PROBLEM TO WORK ON:
Those lines of the following listing which contain the string "category" should be returned.

- - -

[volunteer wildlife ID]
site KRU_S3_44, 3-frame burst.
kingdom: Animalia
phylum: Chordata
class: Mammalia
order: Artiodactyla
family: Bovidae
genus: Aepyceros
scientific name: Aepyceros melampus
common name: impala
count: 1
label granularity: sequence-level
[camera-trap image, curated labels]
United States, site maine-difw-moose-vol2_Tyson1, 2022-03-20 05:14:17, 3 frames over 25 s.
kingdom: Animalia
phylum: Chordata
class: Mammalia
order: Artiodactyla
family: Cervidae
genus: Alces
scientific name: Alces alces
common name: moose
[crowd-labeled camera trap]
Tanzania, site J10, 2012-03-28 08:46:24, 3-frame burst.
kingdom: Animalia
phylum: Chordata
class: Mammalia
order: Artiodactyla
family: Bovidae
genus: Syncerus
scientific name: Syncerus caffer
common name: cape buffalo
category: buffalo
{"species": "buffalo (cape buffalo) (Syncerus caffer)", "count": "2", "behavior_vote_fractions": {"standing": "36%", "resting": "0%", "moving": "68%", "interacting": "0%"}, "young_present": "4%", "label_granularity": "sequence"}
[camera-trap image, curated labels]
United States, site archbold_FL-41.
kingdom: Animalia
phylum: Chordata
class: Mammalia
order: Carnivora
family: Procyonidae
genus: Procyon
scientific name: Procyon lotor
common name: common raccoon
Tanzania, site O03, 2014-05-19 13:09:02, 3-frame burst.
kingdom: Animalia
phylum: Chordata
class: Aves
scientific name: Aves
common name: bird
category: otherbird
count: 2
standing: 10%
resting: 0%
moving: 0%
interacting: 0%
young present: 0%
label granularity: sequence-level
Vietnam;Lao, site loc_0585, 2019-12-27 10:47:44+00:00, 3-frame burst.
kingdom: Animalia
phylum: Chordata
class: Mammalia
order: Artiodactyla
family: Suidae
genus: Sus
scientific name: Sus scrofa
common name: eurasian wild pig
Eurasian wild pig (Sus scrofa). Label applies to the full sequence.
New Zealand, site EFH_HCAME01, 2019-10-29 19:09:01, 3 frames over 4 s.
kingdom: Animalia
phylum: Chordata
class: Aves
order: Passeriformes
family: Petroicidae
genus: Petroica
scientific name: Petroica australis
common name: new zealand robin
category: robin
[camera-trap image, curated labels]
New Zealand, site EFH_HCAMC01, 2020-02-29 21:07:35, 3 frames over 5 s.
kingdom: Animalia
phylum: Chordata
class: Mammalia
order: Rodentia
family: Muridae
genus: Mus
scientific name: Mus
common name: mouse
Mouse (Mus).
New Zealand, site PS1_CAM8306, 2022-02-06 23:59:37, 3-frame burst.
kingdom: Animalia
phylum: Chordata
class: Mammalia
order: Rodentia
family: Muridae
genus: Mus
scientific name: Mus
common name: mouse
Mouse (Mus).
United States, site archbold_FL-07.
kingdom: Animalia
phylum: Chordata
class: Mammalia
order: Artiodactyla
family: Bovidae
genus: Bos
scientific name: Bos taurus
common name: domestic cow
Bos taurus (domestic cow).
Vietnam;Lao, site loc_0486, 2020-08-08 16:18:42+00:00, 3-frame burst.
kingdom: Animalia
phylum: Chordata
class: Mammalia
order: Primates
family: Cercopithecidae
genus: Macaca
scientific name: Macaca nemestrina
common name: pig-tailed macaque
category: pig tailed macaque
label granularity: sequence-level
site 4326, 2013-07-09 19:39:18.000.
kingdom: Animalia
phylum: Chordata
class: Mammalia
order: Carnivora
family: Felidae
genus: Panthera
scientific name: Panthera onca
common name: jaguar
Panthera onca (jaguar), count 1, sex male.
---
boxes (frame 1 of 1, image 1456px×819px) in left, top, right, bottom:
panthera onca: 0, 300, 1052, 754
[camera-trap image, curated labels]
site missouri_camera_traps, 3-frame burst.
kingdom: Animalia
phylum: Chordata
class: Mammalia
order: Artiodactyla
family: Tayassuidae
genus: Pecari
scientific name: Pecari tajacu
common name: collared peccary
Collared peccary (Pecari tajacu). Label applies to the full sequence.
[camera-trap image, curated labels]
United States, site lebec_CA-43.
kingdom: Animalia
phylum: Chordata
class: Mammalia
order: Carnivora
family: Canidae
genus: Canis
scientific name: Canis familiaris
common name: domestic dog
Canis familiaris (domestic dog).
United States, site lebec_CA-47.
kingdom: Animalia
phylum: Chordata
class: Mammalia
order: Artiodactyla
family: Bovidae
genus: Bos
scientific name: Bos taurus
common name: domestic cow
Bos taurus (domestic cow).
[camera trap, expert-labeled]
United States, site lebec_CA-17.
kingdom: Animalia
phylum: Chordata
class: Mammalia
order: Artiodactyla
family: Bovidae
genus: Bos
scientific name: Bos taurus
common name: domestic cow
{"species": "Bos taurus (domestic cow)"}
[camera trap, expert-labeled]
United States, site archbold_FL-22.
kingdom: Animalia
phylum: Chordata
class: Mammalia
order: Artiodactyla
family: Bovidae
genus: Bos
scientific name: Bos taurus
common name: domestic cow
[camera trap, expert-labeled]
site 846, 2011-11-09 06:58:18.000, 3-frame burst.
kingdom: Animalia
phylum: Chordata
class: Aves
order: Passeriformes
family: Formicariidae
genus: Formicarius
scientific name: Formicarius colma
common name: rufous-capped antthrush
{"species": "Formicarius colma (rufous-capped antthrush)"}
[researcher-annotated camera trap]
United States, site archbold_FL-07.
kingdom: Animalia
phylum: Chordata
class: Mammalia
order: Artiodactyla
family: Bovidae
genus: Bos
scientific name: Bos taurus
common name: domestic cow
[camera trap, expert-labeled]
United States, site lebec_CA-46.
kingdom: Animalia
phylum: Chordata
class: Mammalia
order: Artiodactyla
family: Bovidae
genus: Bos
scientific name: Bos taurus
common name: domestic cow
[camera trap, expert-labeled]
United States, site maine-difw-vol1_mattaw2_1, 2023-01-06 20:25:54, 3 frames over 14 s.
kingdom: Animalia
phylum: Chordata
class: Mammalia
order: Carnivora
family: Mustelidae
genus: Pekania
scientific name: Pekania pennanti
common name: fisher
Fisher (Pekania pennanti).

- - -

TASK ANSWER:
category: buffalo
category: otherbird
category: robin
category: pig tailed macaque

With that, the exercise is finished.